Re: Proposed Draft UTR #31 - Syntax Characters

From: Peter Kirk (
Date: Fri Aug 22 2003 - 15:47:59 EDT

  • Next message: Jony Rosenne: "RE: Proposed Draft UTR #31 - Syntax Characters"

    On 22/08/2003 11:29, Marco Cimarosti wrote:

    >Mark Davis wrote:
    >>Technical Report issues would be fine.
    >>I think #1 is worth considering. For #2, see other message to
    >>Peter Kirk.
    >I agree with your statement: "The purpose of the Pattern Syntax characters
    >is *not* to list everything that is a symbol or punctuation mark". But that
    >is what Kirk suggested, not what I proposed.
    >I proposed to exclude a *limited* set of script-specific punctuation that
    >*might* be confused with punctuation characters normally used in the syntax
    >of computer languages, either because they look identical, or because they
    >are perceived culturally as "another form of the same character".
    >E.g., I kept out from the list everything belonging to ancient scripts
    >(who's going to write programs in Linear B!?) and anything that I suspected
    >would be valid inside a word or expression: hyphens, emphasis markers,
    >ellipsis marks, etc.
    >You said that the list of ranges must be invariable, but I doubt that we
    >will many new *modern* and *commonly* used punctuation marks in future
    >versions, so think that this requirement for invariability can reasonably be
    >I already made the example of the Greek question mark which may be mistaken
    >for a semicolon. That is *not* an unlikely situation: if a Greek programmer
    >has his keyboard in Greek mode (because he just finished typing an
    >identifier containing Greek letters) he may well forget to turn it to Latin
    >mode before typing the trailing semicolon.
    >Similarly, due to the fact that some punctuation characters (parentheses,
    >etc.) are mirrored in a RTL context, an Arab programmer may think that "؟"
    >is just an alternate RTL glyph for "?", so he may be puzzled by apparently
    >absurd error messages.
    >E.g., he types:
    > foo?bar
    >And the system calls routine "foo" passing variable "bar" to it. ("?" is the
    >"call" operator of this hypothetical programming language).
    >So, he switches to Arabic mode and types:
    > فو؟بار
    >But the system says: "Undeclared identifier". But he is *sure* that he did
    >declare a routine named "فو", and a variable named "بار", so what's going
    >on? If the system said instead: "Character '؟' is not a legal operator",
    >everything would be much clearer.
    >_ Marco
    Well, the situation with Hebrew sof pasuq is almost identical to that
    for Greek and Arabic question marks, except that it is functionally a
    full stop not a question mark, so I can't see any reason other than
    prejudice for omitting it from the list.

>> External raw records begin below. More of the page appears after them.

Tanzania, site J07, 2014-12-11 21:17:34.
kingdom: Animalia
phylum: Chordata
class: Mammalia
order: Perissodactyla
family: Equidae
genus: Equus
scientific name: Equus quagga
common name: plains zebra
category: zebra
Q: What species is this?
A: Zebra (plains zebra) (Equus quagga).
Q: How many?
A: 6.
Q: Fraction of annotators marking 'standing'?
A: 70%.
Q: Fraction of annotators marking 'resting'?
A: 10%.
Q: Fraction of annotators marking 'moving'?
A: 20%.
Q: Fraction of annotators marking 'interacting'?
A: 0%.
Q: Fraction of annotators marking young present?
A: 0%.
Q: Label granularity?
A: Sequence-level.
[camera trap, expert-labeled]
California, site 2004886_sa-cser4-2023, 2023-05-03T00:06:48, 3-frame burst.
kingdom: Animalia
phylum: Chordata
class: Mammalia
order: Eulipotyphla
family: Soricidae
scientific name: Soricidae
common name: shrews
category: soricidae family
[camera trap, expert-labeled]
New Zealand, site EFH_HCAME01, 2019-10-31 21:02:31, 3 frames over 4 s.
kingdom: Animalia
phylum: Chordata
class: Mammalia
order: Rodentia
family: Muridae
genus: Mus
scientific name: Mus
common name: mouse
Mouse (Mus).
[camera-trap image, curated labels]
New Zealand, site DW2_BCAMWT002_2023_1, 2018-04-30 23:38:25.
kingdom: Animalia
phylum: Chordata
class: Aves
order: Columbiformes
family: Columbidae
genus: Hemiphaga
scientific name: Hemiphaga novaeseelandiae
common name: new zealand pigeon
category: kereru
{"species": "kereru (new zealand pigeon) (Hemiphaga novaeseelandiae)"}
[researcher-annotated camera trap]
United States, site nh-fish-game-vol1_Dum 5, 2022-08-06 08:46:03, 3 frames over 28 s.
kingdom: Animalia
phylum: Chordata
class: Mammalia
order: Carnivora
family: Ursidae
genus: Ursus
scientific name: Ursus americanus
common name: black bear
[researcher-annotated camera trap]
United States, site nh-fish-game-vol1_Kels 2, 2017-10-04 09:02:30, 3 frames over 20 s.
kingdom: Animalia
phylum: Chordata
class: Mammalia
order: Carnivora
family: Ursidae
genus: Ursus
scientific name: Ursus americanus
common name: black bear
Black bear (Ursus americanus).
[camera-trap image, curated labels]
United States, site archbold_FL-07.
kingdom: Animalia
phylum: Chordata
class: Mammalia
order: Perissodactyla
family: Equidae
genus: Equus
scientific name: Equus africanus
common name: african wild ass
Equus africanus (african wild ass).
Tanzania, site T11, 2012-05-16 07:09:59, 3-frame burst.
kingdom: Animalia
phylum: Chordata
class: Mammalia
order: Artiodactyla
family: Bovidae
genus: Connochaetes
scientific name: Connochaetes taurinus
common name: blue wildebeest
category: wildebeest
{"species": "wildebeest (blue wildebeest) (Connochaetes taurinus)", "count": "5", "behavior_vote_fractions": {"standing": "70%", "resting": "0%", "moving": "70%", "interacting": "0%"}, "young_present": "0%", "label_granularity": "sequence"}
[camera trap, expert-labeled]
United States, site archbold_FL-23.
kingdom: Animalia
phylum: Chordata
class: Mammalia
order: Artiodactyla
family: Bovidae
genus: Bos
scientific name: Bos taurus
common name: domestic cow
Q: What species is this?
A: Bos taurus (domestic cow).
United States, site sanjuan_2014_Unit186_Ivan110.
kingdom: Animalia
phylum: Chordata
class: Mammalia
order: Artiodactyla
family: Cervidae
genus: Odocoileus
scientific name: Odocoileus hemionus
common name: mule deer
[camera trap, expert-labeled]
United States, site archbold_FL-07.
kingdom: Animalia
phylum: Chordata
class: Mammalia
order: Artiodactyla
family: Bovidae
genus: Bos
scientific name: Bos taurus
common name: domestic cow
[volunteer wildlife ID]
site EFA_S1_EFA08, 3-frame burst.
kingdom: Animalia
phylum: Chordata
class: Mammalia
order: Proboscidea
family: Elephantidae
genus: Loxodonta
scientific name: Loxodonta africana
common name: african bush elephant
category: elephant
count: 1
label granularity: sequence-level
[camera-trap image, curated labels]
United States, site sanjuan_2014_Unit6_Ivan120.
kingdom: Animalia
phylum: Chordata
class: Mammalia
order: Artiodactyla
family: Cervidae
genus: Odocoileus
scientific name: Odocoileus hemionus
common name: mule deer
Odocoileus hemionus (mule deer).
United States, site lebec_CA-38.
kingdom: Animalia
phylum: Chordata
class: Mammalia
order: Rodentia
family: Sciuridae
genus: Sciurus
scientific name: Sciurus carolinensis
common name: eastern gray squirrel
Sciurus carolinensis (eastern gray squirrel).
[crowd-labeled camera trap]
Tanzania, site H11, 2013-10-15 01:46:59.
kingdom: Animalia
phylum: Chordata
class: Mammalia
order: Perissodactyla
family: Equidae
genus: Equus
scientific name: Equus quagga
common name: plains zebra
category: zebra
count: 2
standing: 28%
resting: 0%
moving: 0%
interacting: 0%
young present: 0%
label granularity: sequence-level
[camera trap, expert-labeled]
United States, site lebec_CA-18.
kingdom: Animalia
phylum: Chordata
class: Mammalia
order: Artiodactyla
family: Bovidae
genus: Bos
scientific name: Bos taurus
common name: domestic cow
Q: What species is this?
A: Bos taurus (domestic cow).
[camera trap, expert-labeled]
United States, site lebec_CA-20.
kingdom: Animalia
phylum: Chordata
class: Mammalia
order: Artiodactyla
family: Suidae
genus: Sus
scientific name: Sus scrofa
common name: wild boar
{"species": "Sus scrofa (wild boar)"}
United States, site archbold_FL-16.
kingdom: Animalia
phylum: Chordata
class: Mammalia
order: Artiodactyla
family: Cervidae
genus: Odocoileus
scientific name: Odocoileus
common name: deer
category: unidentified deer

    Similarly, Hebrew geresh and gershayim look like quotation marks and are
    used interchangeably in legacy encodings, the same with maqaf and hyphen
    - maqaf is very much the cultural equivalent of hyphen, and I have seen
    recent discussion about whether the hyphen key on a Hebrew keyboard
    ought actually to generate a maqaf. As an ordinary Latin hyphen is
    already in the list, by your argument there is no reason to exclude
    other things that look like it and function like it.

    I'm not talking about biblical Hebrew here, I'm talking about a living
    modern language. But one which was once almost dead and was revived.
    More recently, Tifinagh was an obsolescent oddity but now looks like
    becoming the standard script for half the population of Morocco and
    maybe then of several neighbouring countries - tens of millions of
    potential users of the script. That implies that we may need to add
    Tifinagh punctuation to the list, so we can't make the list unchangeable
    until Tifinagh is defined. I point this out to sound a caution even
    about excluding ancient scripts from a list which is supposed to be
    unchangeable for the life of the Unicode standard.

    So it seems to me that we should either restrict the list to Latin, and
    make that very explicit with a mechanism for defining alternative sets
    of symbols for other scripts, or else extend the list to include all
    punctuation and to allow as yet undefined characters to be added to it.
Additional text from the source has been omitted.